The short answer, of course, is that I'm going to do the same thing every streak runner does to celebrate another year: go running. Because that's how streak running works. We go running (fully dressed, at least in my case: we're streak runners; not streakers) no matter what day it is or what anniversary we may or may not be celebrating. 365 days a year. No days off.

And as I've said before when people ask me about the mindset of streak running, in my case, I don't think a lot about daily running. I don't plan my daily run with much more thought than I plan my morning cup of coffee. There's just no question in my mind that it's going to be there somewhere. Running every day, I like to say, means never having to decide whether or not it's a good day to go running.

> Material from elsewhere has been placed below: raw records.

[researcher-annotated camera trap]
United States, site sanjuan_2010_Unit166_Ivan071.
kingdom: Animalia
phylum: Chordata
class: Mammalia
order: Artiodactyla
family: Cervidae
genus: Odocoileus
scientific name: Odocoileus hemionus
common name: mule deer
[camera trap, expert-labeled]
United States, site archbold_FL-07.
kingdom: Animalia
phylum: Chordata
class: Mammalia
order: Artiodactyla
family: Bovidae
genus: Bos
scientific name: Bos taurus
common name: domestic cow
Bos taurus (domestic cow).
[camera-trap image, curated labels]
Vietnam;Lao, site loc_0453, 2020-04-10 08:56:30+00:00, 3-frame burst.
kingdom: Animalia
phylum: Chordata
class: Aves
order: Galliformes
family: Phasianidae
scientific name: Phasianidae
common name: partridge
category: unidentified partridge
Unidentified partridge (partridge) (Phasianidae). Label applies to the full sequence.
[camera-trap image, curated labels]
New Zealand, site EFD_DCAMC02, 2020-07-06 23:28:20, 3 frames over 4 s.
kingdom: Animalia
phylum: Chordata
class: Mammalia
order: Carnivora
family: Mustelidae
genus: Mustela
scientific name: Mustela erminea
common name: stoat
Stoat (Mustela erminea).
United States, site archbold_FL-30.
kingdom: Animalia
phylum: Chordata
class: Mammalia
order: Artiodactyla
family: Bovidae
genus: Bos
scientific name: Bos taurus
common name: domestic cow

So yes, it's four years today; and no, I don't have any particular celebration in mind. When my running streak began, my then 9-year-old son also began a running streak, and at his insistence (to which I was more than happy to comply), we celebrated every single month. At least we planned to. The first month we went out for ice cream sundaes. The second month he asked for an Almond Joy. By the third month, all he wanted to mark the date was a bag of salt-and-vinegar potato chips. Even by then, he had the same mindset I do: if you've set your heart on running every day, you just don't think of it as a big enough deal to celebrate.

Still, there have been milestones along the way. On our one-year anniversary, my sister and brother-in-law made us customized t-shirts advertising our streaking success. On our two-year anniversary, my son decided he'd had enough and left it to me to continue the streak. On my one thousandth day of consecutive running, my mother left a beautiful flowering houseplant on my kitchen table while I was out for my run.

So here I am at the four-year mark, with no particular celebration planned. Next year, at five years, according to the U.S. Running Streak Association, I'll officially transcend the ranks, from the category labeled “Neophyte” to the section of the list designated “Proficient.” Four years. One thousand, four hundred sixty-five days, as of today, without missing my daily mile-or-more. It's not so much something to be proud of as something to be grateful for. No serious illnesses or injuries. No family emergencies. None of the things that could have made it impossible for me to get out for a run in any given 24-hour period has occurred.

I'm grateful. And I'm psyched to continue the streak. Celebrate? Maybe someday. For now, I just want to go running.